Below are some records; copy them word for word and drop the pictures.

**** The data ****

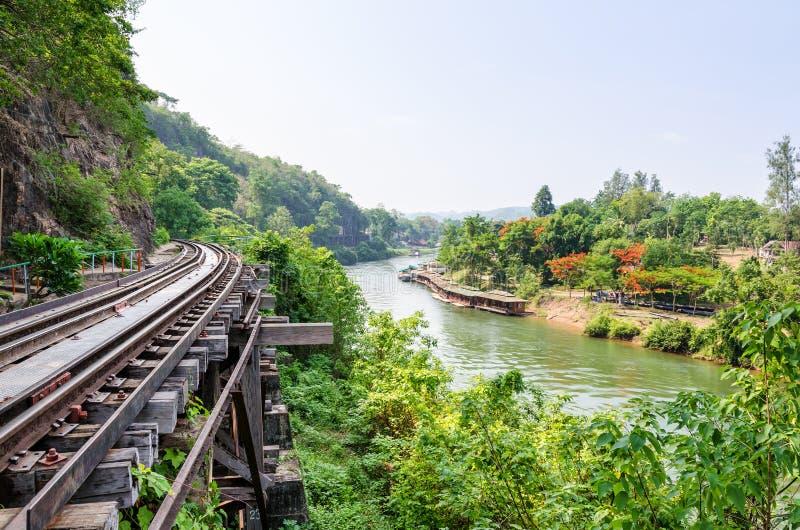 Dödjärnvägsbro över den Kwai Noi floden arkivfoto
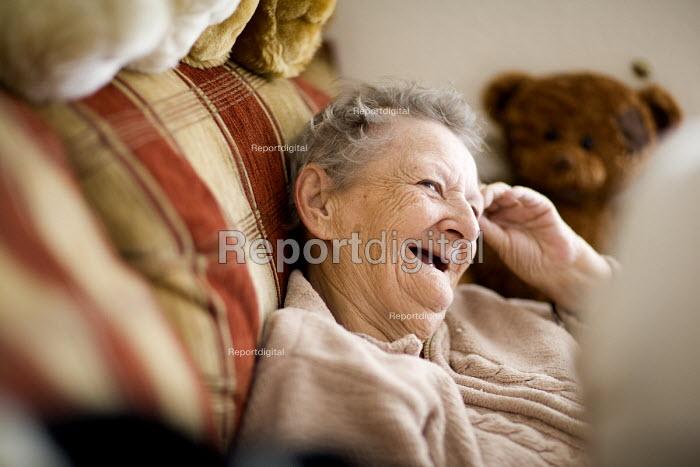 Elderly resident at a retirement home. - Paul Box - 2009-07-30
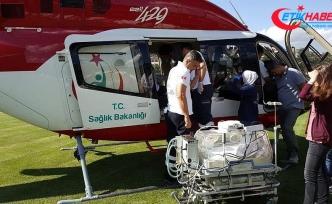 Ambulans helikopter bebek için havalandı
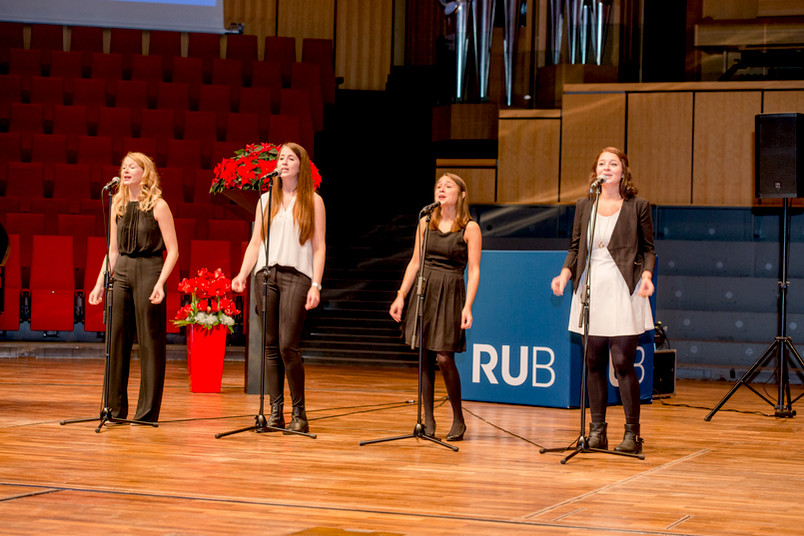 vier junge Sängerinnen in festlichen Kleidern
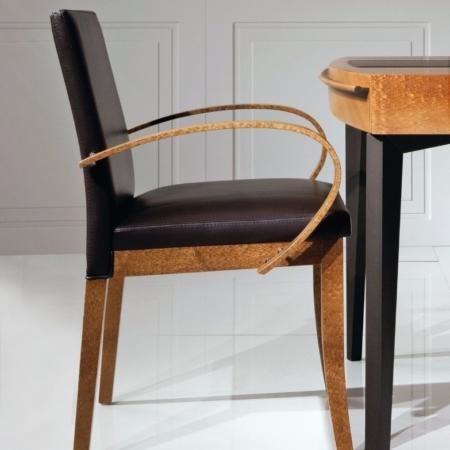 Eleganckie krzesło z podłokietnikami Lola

****

*Response to the exercise*
 Dödjärnvägsbro över den Kwai Noi floden arkivfoto
 Elderly resident at a retirement home. - Paul Box - 2009-07-30
 Ambulans helikopter bebek için havalandı
 vier junge Sängerinnen in festlichen Kleidern
 Eleganckie krzesło z podłokietnikami Lola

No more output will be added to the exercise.